As if Alice might have had better plans? Somewhere else to be right then?
She hung up before the woman could say anything else about insurance cards or papers. The whole kitchen was watching her in rapt silence.
“C-can someone dr-drive me to the hospital?”
She didn’t need to ask twice. Her manager angled her out of the kitchen, shouting back, “It’s not a goddamn sideshow, people. Back to work.” He didn’t even ask her what was wrong, having watched most of the conversation as it occurred.

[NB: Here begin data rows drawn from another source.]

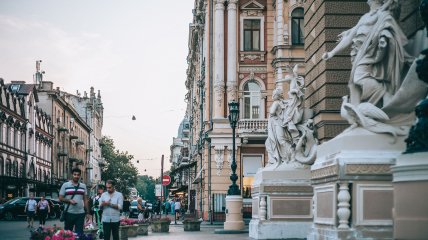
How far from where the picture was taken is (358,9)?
16875 millimetres

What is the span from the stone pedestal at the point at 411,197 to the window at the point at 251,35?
3727cm

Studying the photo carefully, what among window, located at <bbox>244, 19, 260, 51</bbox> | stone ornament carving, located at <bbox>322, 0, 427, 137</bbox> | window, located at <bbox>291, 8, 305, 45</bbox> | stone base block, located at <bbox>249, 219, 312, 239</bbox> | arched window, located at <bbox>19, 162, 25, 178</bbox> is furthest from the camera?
arched window, located at <bbox>19, 162, 25, 178</bbox>

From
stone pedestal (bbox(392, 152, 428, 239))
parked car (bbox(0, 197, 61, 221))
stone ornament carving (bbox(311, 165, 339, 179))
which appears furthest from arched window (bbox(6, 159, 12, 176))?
stone pedestal (bbox(392, 152, 428, 239))

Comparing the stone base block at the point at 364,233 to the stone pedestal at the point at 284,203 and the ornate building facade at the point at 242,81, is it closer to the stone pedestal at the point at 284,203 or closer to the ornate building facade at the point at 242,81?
the stone pedestal at the point at 284,203

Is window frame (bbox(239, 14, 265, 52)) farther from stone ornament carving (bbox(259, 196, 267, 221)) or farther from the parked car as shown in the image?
stone ornament carving (bbox(259, 196, 267, 221))

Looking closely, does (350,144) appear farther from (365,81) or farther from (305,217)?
(305,217)

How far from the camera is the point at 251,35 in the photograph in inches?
1770

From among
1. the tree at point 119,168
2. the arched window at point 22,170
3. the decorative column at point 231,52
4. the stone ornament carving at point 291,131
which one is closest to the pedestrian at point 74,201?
the stone ornament carving at point 291,131

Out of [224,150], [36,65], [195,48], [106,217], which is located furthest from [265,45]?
[36,65]

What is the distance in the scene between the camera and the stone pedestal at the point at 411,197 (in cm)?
746

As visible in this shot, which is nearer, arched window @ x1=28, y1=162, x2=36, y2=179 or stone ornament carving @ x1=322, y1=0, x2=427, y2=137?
stone ornament carving @ x1=322, y1=0, x2=427, y2=137

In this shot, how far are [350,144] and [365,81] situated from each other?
1.10 metres

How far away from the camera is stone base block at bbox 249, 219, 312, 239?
19.8 metres

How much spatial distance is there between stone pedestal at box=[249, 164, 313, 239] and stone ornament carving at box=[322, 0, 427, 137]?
7213mm
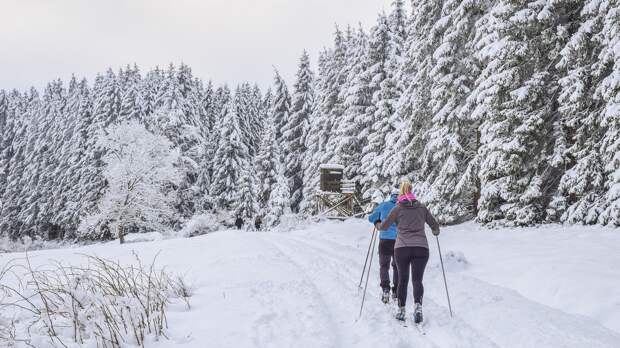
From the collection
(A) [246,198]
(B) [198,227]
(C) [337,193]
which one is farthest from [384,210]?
(A) [246,198]

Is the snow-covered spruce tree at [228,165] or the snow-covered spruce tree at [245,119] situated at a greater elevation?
the snow-covered spruce tree at [245,119]

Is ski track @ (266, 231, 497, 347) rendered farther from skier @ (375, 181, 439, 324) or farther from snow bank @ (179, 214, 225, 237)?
snow bank @ (179, 214, 225, 237)

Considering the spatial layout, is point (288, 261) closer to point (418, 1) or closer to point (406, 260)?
point (406, 260)

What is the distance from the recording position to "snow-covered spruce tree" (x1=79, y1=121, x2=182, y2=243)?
102 ft

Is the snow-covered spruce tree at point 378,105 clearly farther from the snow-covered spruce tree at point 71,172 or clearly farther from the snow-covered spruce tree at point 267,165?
the snow-covered spruce tree at point 71,172

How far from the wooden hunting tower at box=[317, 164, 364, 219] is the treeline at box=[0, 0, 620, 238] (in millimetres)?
1213

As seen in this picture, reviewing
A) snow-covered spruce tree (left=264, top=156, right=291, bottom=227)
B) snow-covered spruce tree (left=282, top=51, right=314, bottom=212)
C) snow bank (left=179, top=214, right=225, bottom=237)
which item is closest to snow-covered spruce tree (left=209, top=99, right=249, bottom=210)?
snow-covered spruce tree (left=282, top=51, right=314, bottom=212)

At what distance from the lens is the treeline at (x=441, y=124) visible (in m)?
10.9

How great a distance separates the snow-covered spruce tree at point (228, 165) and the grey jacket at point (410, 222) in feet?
115

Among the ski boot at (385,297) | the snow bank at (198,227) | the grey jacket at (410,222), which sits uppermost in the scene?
the grey jacket at (410,222)

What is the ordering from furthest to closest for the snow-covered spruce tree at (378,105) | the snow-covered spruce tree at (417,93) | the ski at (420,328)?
the snow-covered spruce tree at (378,105) → the snow-covered spruce tree at (417,93) → the ski at (420,328)

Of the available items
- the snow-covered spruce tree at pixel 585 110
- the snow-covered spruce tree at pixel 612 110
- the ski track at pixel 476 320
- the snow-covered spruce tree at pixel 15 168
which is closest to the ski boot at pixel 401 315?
the ski track at pixel 476 320

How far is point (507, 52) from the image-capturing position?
12234 mm

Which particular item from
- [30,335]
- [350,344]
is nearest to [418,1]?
[350,344]
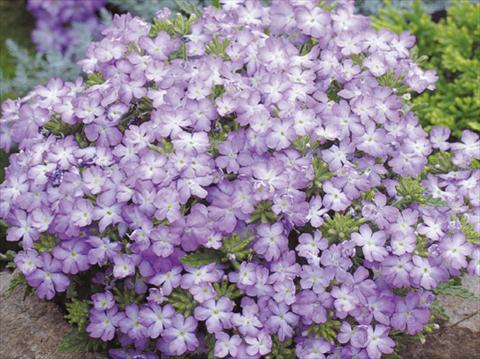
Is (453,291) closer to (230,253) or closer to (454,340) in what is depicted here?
(454,340)

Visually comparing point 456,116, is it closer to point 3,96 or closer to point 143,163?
point 143,163

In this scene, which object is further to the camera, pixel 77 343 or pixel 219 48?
pixel 219 48

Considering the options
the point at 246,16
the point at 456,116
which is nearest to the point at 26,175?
the point at 246,16

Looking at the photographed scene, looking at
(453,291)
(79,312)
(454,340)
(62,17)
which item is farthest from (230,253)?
(62,17)

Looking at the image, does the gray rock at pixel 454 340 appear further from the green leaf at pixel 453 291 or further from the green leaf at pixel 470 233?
the green leaf at pixel 470 233

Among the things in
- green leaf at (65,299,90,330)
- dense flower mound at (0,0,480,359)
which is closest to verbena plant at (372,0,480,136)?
dense flower mound at (0,0,480,359)
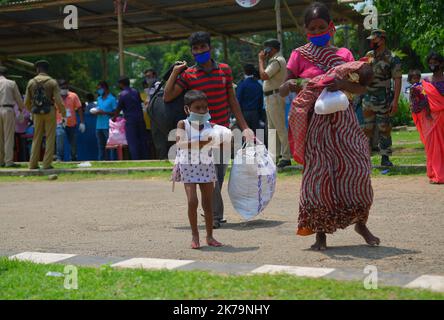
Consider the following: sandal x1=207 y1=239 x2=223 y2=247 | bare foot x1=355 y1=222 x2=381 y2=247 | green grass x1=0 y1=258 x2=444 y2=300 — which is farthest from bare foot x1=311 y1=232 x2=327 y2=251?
green grass x1=0 y1=258 x2=444 y2=300

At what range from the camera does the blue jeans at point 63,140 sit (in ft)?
59.1

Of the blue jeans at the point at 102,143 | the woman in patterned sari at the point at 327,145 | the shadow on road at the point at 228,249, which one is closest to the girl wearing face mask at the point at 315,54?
the woman in patterned sari at the point at 327,145

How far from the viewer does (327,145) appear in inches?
264

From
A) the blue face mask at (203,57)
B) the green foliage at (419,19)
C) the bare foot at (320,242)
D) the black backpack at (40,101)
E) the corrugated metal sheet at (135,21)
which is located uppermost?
the corrugated metal sheet at (135,21)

Fifteen minutes later he pulled up to the emergency room entrance and dropped her off. “You let me know if you need anything, okay, hon? Seriously. Anything.” Normally it might have come across creepy, her sixty-year-old boss calling her hon, but all she felt right then was a kind of paternal worry she wouldn’t have gotten from anyone else. If she’d stopped crying—which she hadn’t—his concern would have started her going all over again.
After some difficulty with speaking when she got to the main desk, an orderly directed her to a different floor. Alice had begun to believe they were going to send her on a wild-goose chase through the hospital, and at the end she’d discover her family wasn’t there at all.
On the sixth floor she spoke with a nurse who guided her down the hall to a room. As they entered, Alice placed a hand on the nurse’s arm. “How are they really?”
“They’re st—”
“I said really. How are they really?”
“Your brother got the worst of it. Cops on the scene think he shielded her. Your daughter looks worse than she is, so don’t panic when you see her. It’s a lot of superficial stuff. We’re going to move her into the children’s wing tomorrow. We just want to observe them both overnight. But they’re fine. She has some bruising, a few cuts from the glass, but it could have been a lot more serious. Your brother has a broken arm and a broken leg. The arm is from the impact of the air bag on your daughter’s side.”
“Do you know what happened?” She wanted to get into the room to see them, but she had to know, had to understand what had caused this.
“Police said your brother was driving in the wrong lane,” the nurse said, her tone apologetic, like she didn’t want to tell Alice this had been Kevin’s fault. “They think he must have fallen asleep at the wheel. He overcorrected and drove off the road. Hit a tree.”
Alice imagined the whole scenario in her mind, like watching one of those awful videos in a driver’s training class. She remembered all the nights she’d cleaned up Kevin’s empty beer bottles. He would never…he wouldn’t do something so careless as drink and drive.
But even as her brain said he wouldn’t, she asked, “Was he drunk?”
The nurse must have thought the question was inevitable because she was quick to reply, “No. But there were high amounts of prescription medication in his system.”